Look through the lines below and copy each one that includes "Washington".
===== Records shown =====
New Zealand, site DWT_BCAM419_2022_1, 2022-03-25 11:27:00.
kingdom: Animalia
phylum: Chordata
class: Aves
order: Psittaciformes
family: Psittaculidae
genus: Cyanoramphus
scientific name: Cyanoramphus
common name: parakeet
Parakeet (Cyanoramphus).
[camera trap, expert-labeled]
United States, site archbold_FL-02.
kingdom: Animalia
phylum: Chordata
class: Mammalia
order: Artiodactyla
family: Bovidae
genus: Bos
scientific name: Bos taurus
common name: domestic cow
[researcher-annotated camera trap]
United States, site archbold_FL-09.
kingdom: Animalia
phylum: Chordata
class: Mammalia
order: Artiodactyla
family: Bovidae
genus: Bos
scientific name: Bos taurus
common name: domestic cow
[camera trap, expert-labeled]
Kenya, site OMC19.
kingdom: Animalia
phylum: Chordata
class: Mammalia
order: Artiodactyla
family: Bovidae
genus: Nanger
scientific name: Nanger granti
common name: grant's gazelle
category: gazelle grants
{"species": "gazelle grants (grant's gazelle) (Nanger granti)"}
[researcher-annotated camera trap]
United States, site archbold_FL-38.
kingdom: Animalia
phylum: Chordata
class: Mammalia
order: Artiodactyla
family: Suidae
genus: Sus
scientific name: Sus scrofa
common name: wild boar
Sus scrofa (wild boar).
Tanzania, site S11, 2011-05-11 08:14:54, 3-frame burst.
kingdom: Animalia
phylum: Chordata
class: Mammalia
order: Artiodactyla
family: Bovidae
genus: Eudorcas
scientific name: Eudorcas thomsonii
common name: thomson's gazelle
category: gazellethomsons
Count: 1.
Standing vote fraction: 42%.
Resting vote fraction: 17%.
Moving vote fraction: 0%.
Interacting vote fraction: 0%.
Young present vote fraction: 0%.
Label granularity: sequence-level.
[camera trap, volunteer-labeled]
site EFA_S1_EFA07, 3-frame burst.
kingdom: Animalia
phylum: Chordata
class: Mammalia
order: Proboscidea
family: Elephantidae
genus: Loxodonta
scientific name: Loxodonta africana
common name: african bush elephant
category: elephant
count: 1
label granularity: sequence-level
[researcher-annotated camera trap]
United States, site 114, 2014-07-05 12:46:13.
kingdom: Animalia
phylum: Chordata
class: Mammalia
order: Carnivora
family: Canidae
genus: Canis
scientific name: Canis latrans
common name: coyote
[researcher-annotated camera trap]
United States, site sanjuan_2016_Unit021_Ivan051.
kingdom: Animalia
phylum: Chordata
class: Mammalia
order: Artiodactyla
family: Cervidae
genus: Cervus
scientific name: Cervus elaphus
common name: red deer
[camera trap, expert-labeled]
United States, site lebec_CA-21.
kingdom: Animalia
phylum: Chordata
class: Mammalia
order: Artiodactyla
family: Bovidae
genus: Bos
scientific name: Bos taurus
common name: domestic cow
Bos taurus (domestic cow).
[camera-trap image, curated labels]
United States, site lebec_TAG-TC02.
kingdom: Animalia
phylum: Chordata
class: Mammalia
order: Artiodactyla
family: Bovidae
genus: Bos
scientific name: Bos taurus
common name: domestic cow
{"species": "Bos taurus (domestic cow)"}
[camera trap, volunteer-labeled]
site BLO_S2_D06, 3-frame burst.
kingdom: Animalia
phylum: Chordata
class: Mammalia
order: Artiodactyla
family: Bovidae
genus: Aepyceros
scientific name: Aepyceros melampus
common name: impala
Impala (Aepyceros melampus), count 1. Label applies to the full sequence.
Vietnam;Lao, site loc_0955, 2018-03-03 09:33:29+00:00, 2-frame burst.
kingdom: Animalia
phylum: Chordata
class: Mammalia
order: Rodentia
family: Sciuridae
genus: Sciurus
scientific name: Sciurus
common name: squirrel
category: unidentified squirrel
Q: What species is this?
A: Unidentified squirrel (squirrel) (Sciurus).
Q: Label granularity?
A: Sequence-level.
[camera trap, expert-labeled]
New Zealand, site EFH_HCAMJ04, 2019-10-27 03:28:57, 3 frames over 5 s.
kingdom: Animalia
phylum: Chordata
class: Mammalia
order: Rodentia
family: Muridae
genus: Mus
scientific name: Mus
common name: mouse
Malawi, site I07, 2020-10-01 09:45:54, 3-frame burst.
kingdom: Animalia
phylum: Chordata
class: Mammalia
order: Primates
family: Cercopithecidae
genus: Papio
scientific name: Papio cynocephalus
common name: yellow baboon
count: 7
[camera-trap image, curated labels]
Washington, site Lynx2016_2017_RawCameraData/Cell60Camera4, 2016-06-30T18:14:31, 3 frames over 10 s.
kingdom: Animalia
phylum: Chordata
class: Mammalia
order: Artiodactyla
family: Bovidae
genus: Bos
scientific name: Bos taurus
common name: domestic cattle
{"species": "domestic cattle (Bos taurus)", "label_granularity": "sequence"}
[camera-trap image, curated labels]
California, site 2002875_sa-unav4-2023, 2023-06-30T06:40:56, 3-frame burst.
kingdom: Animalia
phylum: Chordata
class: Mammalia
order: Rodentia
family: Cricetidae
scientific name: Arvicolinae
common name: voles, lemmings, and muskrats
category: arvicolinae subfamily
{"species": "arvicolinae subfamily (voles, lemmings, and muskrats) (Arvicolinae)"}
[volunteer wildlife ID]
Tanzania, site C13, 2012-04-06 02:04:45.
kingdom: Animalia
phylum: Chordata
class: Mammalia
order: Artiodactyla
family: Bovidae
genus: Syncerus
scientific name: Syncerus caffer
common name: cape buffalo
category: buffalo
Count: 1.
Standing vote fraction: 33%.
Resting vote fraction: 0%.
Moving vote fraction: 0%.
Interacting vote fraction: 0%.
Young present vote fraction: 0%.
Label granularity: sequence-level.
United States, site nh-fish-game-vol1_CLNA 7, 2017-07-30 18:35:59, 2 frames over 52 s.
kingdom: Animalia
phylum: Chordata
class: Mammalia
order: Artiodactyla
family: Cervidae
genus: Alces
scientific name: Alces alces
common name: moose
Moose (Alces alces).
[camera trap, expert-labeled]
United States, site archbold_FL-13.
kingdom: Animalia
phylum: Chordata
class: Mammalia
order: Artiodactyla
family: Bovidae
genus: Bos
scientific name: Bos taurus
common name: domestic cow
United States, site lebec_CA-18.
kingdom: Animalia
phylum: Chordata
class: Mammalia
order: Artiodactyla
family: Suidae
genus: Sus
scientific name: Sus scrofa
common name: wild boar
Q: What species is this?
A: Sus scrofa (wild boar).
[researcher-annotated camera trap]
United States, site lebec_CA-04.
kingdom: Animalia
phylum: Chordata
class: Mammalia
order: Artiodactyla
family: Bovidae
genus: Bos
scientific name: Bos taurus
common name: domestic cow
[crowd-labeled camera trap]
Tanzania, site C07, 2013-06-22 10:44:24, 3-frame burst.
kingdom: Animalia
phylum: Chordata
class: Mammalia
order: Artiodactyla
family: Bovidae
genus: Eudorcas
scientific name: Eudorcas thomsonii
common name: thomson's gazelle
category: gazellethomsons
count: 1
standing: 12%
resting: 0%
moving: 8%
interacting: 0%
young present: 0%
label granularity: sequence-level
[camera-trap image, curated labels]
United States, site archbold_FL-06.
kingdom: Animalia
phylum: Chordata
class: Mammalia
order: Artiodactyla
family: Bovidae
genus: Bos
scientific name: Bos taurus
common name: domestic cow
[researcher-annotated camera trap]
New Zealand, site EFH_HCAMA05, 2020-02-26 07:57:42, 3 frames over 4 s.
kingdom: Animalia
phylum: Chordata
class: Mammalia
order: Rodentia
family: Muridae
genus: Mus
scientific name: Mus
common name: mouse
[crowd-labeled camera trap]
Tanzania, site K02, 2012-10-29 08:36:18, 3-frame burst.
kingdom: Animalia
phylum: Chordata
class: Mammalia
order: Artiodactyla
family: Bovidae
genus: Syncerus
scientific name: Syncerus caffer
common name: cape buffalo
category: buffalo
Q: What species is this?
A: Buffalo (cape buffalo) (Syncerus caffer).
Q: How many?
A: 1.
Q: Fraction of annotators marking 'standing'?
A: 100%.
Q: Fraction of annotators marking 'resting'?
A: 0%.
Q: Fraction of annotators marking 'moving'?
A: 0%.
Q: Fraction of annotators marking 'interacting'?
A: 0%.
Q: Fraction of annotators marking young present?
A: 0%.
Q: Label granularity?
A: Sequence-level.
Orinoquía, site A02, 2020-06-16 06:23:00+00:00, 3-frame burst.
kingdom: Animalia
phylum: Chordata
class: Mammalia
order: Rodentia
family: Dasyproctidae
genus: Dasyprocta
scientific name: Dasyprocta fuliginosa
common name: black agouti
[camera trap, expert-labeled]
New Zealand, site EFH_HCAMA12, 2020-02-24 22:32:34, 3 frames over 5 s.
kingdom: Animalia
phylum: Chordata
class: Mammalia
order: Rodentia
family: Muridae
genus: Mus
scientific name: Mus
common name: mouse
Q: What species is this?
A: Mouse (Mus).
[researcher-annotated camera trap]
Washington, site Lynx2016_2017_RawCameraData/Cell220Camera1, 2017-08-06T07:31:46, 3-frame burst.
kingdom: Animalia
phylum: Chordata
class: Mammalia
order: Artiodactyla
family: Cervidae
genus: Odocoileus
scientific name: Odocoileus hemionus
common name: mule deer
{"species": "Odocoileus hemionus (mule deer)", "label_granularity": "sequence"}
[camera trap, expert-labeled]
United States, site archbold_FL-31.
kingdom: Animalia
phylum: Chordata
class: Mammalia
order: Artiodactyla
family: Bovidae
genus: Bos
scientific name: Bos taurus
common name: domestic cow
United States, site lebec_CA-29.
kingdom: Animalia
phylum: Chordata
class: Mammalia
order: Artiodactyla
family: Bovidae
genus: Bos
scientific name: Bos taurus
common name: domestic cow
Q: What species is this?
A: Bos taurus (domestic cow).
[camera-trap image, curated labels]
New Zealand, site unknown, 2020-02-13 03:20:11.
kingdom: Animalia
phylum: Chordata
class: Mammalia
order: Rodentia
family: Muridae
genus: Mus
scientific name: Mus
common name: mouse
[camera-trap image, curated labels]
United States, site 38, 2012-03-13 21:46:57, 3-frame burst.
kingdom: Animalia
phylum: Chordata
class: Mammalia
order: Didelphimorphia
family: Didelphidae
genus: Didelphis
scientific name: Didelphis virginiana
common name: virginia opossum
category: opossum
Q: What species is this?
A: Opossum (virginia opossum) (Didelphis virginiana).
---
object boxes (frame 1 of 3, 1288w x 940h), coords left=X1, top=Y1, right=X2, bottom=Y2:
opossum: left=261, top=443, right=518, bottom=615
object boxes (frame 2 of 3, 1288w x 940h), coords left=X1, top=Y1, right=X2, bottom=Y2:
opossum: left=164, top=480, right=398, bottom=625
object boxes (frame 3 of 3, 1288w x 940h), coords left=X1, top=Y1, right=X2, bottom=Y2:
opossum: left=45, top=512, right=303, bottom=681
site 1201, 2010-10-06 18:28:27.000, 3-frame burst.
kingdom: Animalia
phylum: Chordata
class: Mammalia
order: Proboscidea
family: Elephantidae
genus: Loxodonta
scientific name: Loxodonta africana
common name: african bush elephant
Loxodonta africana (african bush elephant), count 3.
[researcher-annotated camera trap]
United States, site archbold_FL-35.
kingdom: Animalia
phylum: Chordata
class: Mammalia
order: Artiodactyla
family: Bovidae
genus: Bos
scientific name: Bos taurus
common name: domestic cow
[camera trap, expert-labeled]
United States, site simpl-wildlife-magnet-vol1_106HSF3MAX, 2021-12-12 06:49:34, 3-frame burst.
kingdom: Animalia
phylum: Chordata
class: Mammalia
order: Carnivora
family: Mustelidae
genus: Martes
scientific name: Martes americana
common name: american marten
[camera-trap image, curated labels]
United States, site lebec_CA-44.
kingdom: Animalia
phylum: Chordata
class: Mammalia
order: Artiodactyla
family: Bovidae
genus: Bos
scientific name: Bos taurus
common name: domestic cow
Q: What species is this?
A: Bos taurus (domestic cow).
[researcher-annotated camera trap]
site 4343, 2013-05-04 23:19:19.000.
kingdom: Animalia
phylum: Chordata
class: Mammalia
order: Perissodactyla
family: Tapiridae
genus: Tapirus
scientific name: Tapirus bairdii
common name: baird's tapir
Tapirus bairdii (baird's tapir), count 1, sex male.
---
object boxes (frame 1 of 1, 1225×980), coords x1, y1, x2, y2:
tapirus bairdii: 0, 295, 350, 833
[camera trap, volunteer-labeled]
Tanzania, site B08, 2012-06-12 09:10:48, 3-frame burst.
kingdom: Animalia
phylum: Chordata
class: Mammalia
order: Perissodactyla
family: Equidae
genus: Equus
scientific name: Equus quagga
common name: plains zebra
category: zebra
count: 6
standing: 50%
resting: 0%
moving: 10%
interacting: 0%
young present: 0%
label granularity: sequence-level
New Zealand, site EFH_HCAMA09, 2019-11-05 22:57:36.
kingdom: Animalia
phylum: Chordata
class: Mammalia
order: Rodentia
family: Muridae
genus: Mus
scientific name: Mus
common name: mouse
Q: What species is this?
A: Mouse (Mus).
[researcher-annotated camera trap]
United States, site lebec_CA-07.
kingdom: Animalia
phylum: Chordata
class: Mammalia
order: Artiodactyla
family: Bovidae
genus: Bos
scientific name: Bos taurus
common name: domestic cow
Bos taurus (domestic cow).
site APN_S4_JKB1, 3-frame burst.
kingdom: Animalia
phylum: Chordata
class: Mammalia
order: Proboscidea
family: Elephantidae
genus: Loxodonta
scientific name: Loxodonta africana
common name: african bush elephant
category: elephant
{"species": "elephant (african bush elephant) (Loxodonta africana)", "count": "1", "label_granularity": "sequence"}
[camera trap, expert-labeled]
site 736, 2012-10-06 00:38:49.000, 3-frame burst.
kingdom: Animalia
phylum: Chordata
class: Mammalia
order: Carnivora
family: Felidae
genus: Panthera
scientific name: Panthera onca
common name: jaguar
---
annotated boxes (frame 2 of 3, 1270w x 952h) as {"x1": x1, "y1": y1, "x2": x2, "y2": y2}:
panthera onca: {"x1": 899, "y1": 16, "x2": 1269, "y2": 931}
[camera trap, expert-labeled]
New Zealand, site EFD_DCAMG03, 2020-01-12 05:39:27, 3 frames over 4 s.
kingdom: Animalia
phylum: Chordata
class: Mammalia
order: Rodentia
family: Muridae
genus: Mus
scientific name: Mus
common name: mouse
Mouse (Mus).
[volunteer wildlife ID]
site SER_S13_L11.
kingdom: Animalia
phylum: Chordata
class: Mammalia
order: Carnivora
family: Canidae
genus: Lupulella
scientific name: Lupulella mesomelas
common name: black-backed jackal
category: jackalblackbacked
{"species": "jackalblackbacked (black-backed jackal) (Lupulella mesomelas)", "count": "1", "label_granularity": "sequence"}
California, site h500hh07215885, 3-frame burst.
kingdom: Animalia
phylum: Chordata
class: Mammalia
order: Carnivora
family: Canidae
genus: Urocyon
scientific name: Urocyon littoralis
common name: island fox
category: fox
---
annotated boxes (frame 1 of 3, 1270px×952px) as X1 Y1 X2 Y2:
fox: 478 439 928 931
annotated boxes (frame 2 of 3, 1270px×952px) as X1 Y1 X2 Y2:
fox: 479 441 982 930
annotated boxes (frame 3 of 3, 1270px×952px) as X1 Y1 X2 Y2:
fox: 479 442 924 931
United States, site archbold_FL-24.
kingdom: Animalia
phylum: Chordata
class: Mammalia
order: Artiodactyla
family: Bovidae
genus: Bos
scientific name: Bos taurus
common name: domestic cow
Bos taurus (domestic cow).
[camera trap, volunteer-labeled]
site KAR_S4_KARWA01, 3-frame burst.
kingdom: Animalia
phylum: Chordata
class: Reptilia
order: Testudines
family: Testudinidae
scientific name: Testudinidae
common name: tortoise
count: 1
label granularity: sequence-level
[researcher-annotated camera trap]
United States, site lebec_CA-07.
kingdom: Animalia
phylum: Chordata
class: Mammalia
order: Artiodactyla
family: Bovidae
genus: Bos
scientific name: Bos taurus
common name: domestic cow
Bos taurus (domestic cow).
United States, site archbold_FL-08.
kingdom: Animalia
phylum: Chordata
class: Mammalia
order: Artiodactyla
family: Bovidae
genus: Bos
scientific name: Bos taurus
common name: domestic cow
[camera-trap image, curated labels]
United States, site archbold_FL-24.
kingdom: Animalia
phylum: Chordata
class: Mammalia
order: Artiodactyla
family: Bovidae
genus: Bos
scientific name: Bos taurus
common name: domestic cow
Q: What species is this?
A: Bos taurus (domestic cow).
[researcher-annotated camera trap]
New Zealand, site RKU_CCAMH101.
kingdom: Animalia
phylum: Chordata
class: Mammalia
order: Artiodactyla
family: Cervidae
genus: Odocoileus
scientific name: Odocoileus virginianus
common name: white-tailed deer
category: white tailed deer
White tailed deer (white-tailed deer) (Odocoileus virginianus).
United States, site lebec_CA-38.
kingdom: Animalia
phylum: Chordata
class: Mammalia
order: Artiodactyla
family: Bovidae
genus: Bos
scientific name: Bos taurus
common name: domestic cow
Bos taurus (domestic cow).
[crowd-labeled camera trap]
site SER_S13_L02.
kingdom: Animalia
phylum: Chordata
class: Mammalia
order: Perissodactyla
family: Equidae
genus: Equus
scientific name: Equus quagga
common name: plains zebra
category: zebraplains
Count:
=====
→ Exercise solution
Washington, site Lynx2016_2017_RawCameraData/Cell60Camera4, 2016-06-30T18:14:31, 3 frames over 10 s.
Washington, site Lynx2016_2017_RawCameraData/Cell220Camera1, 2017-08-06T07:31:46, 3-frame burst.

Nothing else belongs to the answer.